**Supplied material**
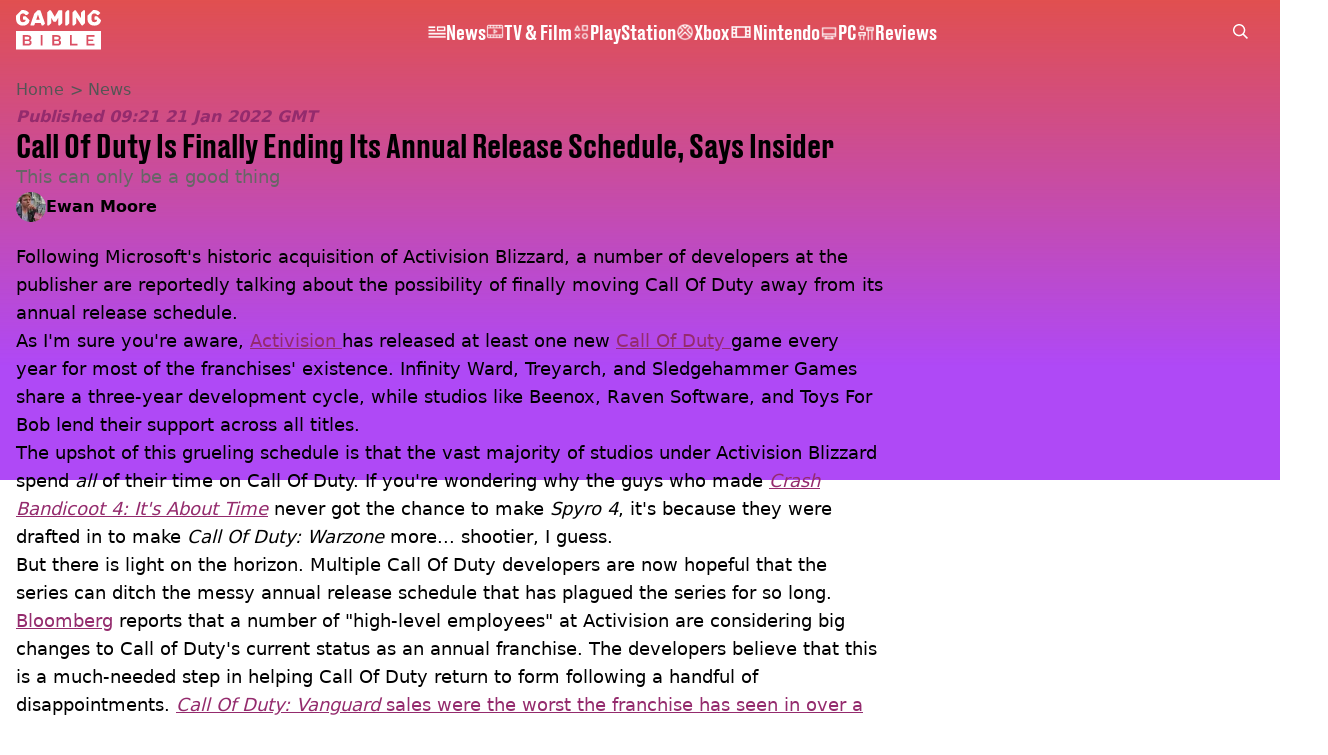

--- FILE ---
content_type: text/x-component
request_url: https://www.gamingbible.com/?_rsc=15cri
body_size: -244
content:
0:{"b":"dFVcgSrzyutnJgSXKToQL","f":[["children","gamingbible","children","__PAGE__?{\"geo\":\"us\",\"isUSA\":\"\",\"isSearchEnabled\":\"true\",\"isAdPixelSpacing\":\"true\"}",["__PAGE__?{\"geo\":\"us\",\"isUSA\":\"\",\"isSearchEnabled\":\"true\",\"isAdPixelSpacing\":\"true\"}",{}],null,null]],"S":false}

**Task brief**
Copy every line of the records exactly as it is written, but not the pictures.

**Output below**
--- FILE ---
content_type: text/x-component
request_url: https://www.gamingbible.com/?_rsc=15cri
body_size: -244
content:
0:{"b":"dFVcgSrzyutnJgSXKToQL","f":[["children","gamingbible","children","__PAGE__?{\"geo\":\"us\",\"isUSA\":\"\",\"isSearchEnabled\":\"true\",\"isAdPixelSpacing\":\"true\"}",["__PAGE__?{\"geo\":\"us\",\"isUSA\":\"\",\"isSearchEnabled\":\"true\",\"isAdPixelSpacing\":\"true\"}",{}],null,null]],"S":false}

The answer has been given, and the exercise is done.